Dave, a brick-layer with a tribal tattoo and too much confidence, planned a droll delivery for his partner Ellie by replacing all the midwives with Elvis impersonators and arranging for her to deliver on the pitch of his beloved Wembley stadium as he thought “it would be a laugh.”


28-year-old Michael might not know what an epidural is, but he does know the meaning of Epicurean—ok he doesn’t, but that didn’t stop him from pulling out all the stops and planning an Oktoberfest-themed birthing plan, glutted with tankards of Stella so he and his friends could wet the baby’s head before wife Char was 3cm dilated. As the drink and the amniotic fluid flowed, Micheal welcomed his son into the world to the serenading of a Bavarian Oompah band while Char’s perineum was sutured. There wasn’t a dry eye in the house.

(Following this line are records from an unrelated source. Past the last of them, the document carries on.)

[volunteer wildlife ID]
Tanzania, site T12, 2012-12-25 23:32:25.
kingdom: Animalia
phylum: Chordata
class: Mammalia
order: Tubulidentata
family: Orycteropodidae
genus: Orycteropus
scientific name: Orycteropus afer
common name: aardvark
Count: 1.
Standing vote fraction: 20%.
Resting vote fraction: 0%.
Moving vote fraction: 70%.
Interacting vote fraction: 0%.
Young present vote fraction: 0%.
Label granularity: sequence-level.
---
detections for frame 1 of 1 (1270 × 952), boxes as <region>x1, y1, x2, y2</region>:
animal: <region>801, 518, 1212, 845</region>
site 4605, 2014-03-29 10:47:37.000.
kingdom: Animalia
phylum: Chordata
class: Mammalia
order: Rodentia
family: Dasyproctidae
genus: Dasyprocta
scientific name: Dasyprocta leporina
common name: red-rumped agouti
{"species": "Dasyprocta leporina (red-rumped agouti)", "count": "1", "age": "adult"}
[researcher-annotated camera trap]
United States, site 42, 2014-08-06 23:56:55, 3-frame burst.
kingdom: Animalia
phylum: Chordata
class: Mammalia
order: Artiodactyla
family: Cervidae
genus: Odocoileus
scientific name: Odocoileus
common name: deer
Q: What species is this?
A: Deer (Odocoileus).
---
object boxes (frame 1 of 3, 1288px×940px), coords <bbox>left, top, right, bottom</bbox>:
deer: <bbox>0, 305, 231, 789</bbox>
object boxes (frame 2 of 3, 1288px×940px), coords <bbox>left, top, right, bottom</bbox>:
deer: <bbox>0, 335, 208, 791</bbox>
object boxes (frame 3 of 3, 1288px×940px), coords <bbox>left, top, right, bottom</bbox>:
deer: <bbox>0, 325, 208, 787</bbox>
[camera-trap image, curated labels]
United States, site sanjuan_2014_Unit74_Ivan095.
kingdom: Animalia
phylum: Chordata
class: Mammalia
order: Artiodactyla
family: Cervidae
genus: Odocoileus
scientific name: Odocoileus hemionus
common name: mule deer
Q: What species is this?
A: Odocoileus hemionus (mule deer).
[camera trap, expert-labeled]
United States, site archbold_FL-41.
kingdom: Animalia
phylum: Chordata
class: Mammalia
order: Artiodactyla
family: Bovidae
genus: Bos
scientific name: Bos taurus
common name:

Despite viewing this japery as one final, light-hearted hurrah before the commitments of fatherhood, the mothers often fail to see the funny side. “When he insisted on cutting the umbilical cord with a replica of the Narsil sword from the Fellowship of the Ring, that’s where I drew the line,” 26-year-old Emily confesses, whose film-buff husband’s commitment to a Lord of the Rings themed delivery landed her and her infant daughter in the ICU. “He hired a Gandalf to be my doula. He kept referring to my crowning baby’s head as the Eye of Sauron and bellowing “You shall not pass!!” at any medical personnel who were trying to assist with the cord prolapse. And I’m not naming her Galadriel for f*cks sake.”


“People keep congratulating me on having my first baby,” Jane smiles, smearing an adult nappy in aloe vera and witch-hazel as her newborn howls at her breast. Husband Derek is rewinding after the stress of planning the big day. “But it’s not true; I’ve been a mother ever since I got married.”